YOUR TASK:
Nothing in the data should change when you return it, but leave the pictures out.

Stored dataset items

»»

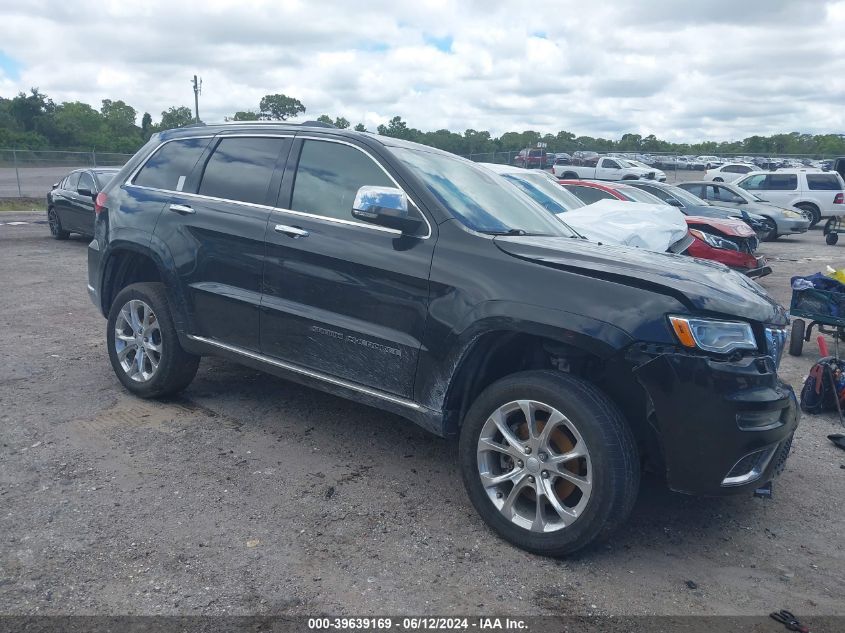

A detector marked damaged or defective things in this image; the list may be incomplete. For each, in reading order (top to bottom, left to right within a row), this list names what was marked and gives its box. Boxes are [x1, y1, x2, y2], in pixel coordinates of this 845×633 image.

damaged front bumper [632, 346, 796, 494]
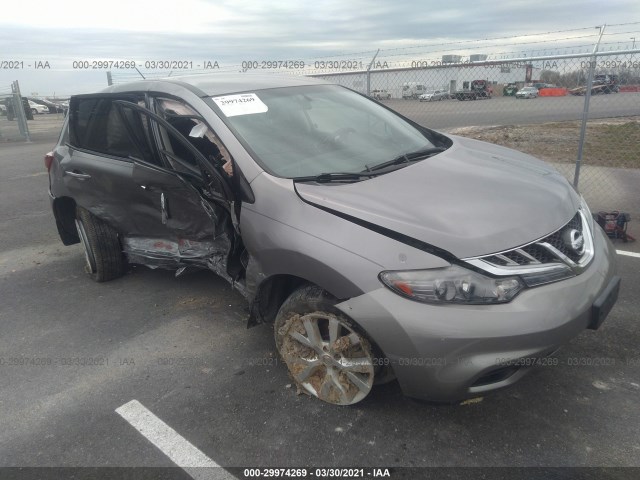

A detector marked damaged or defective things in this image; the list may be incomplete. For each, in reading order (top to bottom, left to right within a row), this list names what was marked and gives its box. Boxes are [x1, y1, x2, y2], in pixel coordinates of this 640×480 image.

damaged nissan murano [46, 74, 620, 404]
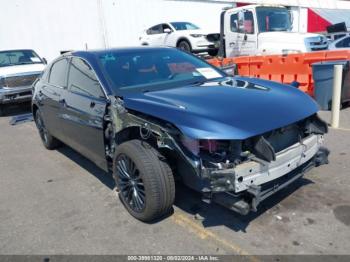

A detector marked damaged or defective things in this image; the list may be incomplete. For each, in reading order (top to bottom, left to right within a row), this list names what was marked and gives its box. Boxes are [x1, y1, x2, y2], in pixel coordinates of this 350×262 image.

crumpled front bumper [0, 87, 32, 105]
damaged toyota avalon [31, 46, 330, 221]
crumpled front bumper [201, 135, 330, 215]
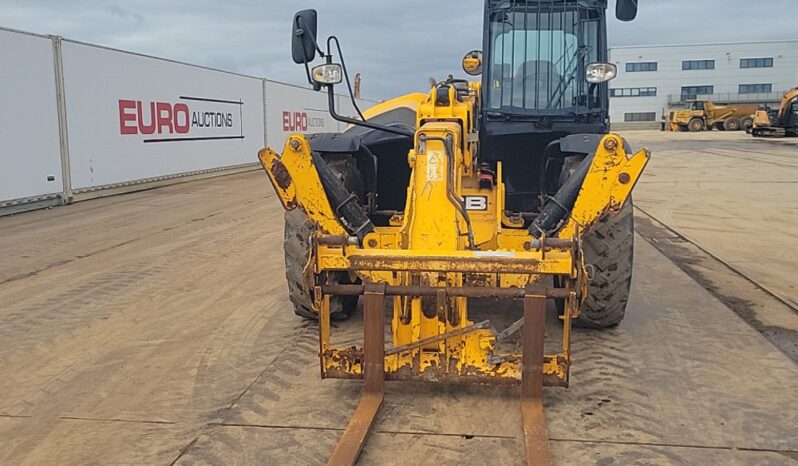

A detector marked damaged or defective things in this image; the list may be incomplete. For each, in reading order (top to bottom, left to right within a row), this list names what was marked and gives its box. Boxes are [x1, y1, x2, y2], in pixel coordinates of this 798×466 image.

rusty fork [326, 284, 386, 466]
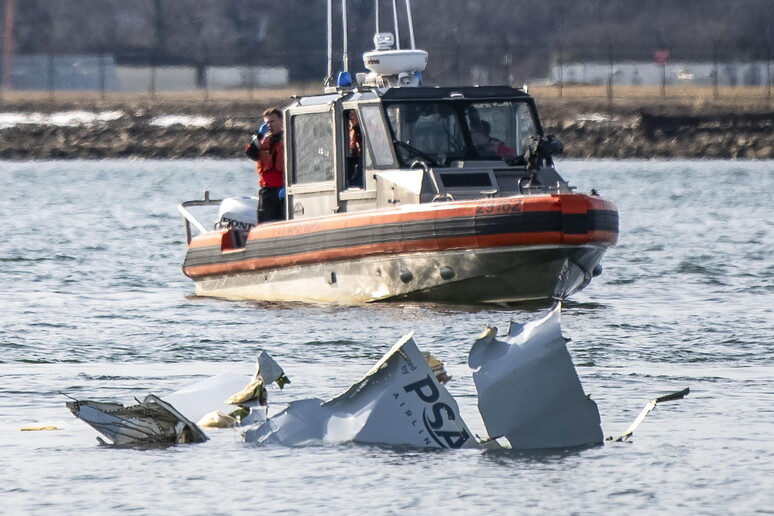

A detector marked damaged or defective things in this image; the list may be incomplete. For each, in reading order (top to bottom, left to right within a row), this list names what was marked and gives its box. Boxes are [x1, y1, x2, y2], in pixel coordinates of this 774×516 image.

««

SOLUTION:
A detector marked damaged or defective things in this image; the list may be incomplete. For each, in reading order (top to bottom, left to right within a row), this list names what was marked and gives its box. Boxes are [x1, y1, x2, y2], in pixel coordinates of this 845×633 image.

damaged front bumper [632, 346, 796, 494]

A detector marked damaged or defective things in this image; the list may be incomplete. For each, in reading order (top to bottom, left to right within a row), this list names what was marked and gives its box. Boxes are [x1, y1, x2, y2], in pixel coordinates of this 640×480 image.

damaged nissan murano [46, 74, 620, 404]

A detector marked damaged or defective things in this image; the list may be incomplete. For each, in reading order (top to bottom, left to right within a row), this list names what was marked and gives its box. Boxes are [x1, y1, x2, y2], in pixel coordinates of this 350×262 image.

crumpled front bumper [0, 87, 32, 105]
damaged toyota avalon [31, 46, 330, 221]
crumpled front bumper [201, 135, 330, 215]

A detector marked damaged or defective things in this image; the list may be incomplete. For each, in reading order (top to bottom, left to right within a row), this list names what was marked and gives its box. Boxes are [x1, y1, x2, y2], in pixel coordinates of this 798×466 image.

rusty fork [326, 284, 386, 466]

A detector marked damaged or defective things in this image; the list may be incomplete. For each, in reading order (top to bottom, left to right within a row), this list names what was marked and gives its box. Boxes are [x1, y1, x2, y2], in pixel coordinates of this 774×516 image.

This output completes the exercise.